Line by line, please look for the word "高级合伙人" in the following records, then copy each line you find it in.

◆ GIVEN RECORDS
* * *

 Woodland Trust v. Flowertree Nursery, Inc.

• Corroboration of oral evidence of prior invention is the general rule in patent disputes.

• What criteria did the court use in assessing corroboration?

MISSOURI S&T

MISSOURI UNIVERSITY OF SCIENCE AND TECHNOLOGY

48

* * *

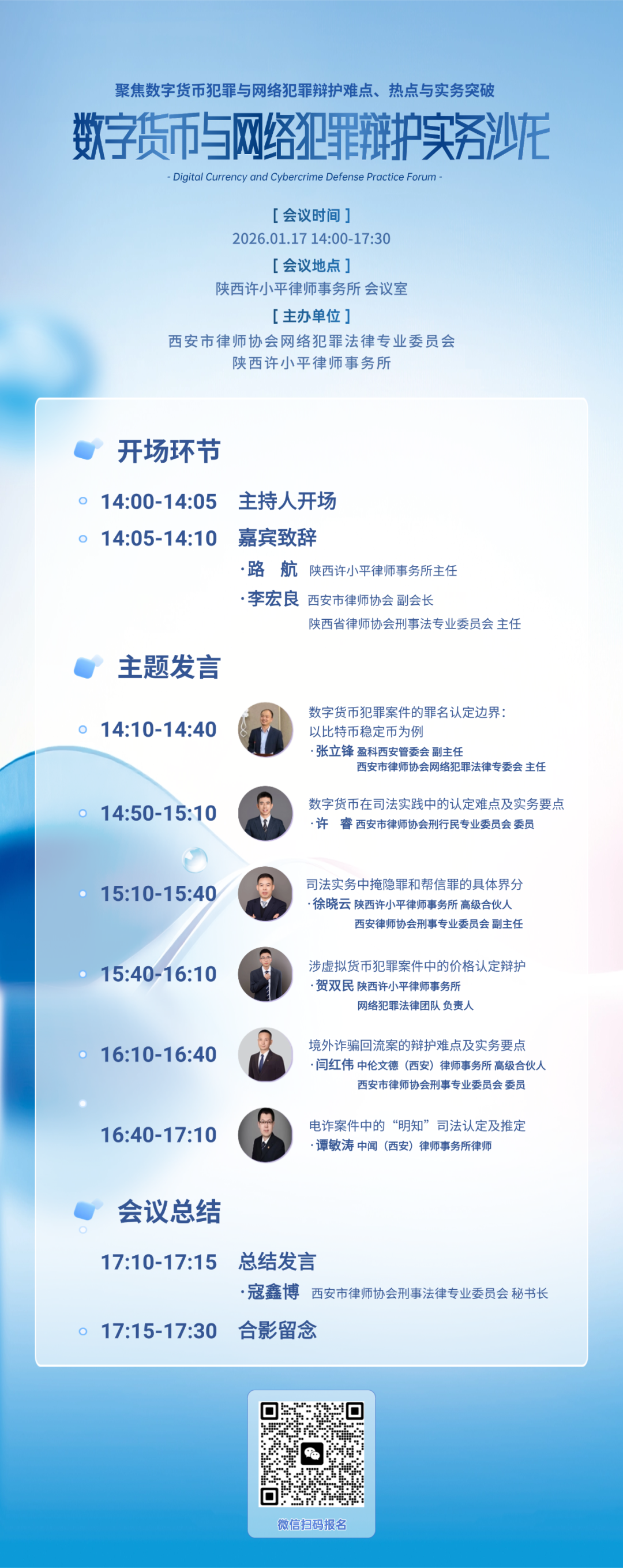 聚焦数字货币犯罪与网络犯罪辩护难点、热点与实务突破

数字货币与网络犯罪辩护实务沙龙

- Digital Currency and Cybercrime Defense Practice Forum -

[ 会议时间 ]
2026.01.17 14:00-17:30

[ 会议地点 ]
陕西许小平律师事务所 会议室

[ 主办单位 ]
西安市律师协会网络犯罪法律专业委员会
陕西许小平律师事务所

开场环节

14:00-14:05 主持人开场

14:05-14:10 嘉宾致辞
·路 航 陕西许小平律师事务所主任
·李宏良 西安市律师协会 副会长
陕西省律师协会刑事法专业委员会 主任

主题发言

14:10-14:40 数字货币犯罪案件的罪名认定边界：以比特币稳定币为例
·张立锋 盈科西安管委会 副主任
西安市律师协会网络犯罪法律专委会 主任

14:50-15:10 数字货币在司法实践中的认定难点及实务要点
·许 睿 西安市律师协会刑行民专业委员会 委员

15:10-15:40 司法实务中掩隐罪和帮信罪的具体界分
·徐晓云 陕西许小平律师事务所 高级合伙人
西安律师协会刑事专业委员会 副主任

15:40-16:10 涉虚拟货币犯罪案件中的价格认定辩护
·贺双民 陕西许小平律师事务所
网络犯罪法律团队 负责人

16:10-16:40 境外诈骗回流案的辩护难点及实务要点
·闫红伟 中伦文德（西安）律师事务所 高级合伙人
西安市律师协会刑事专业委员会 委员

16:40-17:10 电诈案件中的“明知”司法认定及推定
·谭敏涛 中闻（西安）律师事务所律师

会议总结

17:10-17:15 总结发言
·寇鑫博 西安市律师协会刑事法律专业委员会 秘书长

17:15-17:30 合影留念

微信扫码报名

* * *

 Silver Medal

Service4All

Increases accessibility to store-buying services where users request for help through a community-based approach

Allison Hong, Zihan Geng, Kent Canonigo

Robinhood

* * *

◆ OUTPUT OF THE TASK
·徐晓云 陕西许小平律师事务所 高级合伙人
·闫红伟 中伦文德（西安）律师事务所 高级合伙人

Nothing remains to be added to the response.